With the Puzzle Mindset, you become more solution oriented. You want to fix things instead of wallowing in despair. Even the framing of a real-life problem can make a difference. If I hear about the “climate crisis,” I want to curl up into a fetal position in the corner. If I hear about the “climate puzzle,” I want to roll up my sleeves and try to solve it.
Puzzlers show amazing grit when tackling problems. One of my favorite puzzles is called Kryptos. It’s a sculpture located at the CIA headquarters in Langley, Virginia, and it contains a baffling cipher of 1,800 letters that has yet to be solved, even by the CIA itself. I’m on an email list of thousands of solvers who, every day, propose another theory. Maybe the key is Dante’s inferno? Maybe it’s Druidic runes?
These people have been at it ever since Kryptos was unveiled over thirty years ago. Now that’s persistence! When I’m helping my son with math homework and I want to give up after two minutes, I try to remember my Kryptos friends.
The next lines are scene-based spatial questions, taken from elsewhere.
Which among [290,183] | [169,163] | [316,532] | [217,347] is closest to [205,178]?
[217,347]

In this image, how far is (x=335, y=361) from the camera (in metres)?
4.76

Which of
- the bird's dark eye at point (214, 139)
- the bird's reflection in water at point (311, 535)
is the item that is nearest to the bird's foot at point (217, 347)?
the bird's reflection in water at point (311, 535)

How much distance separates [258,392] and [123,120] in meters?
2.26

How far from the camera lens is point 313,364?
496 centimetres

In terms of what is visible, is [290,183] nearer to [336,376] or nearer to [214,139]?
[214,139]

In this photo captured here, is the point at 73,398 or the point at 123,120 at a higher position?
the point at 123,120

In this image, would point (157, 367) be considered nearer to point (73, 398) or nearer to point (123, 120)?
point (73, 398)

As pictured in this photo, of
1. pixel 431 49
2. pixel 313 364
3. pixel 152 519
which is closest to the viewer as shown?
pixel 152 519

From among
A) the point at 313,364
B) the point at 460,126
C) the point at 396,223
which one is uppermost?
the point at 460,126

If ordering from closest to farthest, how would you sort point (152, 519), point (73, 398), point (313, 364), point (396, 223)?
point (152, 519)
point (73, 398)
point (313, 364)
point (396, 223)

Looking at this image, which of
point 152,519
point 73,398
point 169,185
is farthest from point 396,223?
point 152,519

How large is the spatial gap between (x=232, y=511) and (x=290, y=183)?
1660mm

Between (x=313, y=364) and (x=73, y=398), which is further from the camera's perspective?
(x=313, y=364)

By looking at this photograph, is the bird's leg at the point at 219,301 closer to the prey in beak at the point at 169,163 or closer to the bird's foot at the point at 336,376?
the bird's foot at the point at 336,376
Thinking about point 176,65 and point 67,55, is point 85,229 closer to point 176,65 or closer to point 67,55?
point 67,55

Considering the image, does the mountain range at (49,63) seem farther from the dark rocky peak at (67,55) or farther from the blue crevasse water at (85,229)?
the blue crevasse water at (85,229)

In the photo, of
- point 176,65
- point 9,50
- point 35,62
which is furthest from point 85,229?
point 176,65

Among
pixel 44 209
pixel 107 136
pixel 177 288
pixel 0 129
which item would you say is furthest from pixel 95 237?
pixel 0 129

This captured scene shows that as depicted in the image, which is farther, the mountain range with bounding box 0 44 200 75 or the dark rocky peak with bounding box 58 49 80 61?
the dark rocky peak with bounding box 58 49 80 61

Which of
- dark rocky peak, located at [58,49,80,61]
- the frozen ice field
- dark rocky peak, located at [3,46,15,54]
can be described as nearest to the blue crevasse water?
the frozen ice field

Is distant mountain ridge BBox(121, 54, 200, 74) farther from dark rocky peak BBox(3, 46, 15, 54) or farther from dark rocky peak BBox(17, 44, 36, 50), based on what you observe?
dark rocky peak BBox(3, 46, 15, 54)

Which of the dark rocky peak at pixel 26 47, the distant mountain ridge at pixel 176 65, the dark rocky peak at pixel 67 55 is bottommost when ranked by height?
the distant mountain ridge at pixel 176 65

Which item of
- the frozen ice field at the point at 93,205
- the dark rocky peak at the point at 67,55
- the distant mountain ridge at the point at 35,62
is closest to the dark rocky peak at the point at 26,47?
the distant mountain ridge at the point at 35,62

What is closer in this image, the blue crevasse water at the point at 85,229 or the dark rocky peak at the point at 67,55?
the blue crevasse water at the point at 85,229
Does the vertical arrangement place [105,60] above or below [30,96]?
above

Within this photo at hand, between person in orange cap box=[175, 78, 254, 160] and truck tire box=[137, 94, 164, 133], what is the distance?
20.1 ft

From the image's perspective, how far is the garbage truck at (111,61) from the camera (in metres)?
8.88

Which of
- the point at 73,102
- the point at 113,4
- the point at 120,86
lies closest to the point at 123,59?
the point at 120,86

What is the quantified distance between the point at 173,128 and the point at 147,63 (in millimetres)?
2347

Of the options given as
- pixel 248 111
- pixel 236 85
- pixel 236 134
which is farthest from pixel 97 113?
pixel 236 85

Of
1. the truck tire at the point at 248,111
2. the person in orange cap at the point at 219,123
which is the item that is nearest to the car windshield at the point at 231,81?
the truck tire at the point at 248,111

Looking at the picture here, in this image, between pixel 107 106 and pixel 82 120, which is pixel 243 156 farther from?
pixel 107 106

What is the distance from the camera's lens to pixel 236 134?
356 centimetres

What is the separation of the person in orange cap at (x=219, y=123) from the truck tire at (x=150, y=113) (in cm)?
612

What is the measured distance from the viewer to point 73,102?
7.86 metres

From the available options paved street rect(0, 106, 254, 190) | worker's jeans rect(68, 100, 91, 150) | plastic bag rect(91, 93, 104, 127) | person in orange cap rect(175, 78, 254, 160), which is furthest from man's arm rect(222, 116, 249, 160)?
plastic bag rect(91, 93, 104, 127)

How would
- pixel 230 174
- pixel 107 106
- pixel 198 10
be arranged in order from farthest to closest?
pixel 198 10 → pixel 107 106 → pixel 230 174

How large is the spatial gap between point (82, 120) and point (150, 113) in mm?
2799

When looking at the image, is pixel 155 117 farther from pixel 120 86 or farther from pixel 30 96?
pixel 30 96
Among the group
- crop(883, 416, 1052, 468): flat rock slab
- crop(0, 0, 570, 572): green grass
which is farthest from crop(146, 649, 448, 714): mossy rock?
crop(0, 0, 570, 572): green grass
One reason these folks haven’t given up on Kryptos is because puzzlers are okay with being wrong. The best puzzlers are always looking to disprove their hypothesis. It’s why I use a pencil when doing crosswords. If you fall in love with a wrong solution, you’ll never succeed. You need maximum cognitive flexibility.
This is, of course, lacking in so much public discourse, where we are ruled by motivated reasoning, where changing your mind is seen as a mark of shame. The best puzzlers and scientists take the opposite approach. As Nobel-winning psychologist Daniel Kahneman says, “being wrong is the only way I feel sure I learned anything.”
And finally, the Puzzler Mindset encourages us to see the world from different perspectives. It’s a key strategy in solving puzzles. One of the most famous—and difficult—logic puzzles ever created centers on an island with blue-eyed, green-eyed and brown-eyed people. The only way to solve this puzzle is to adopt the perspective of the islanders. You have to switch between the perspectives of the green-eyed castaway, the brown-eyed castaway, and the blue-eyed castaway.
You have to consider what each islander knows, and—even more important—what they know the other islanders know. This type of thinking is crucial to Game Theory, and is referred to as “Common Knowledge.”
It requires you to step into another person’s shoes. Or several people’s. I’ve found this mental exercise trains me to see the world from other points of view, which is a crucial skill in these high tribal times.
The meta-puzzle is: How do we get more people to adopt the Puzzle Mindset. Well, for starters, why not do more puzzles?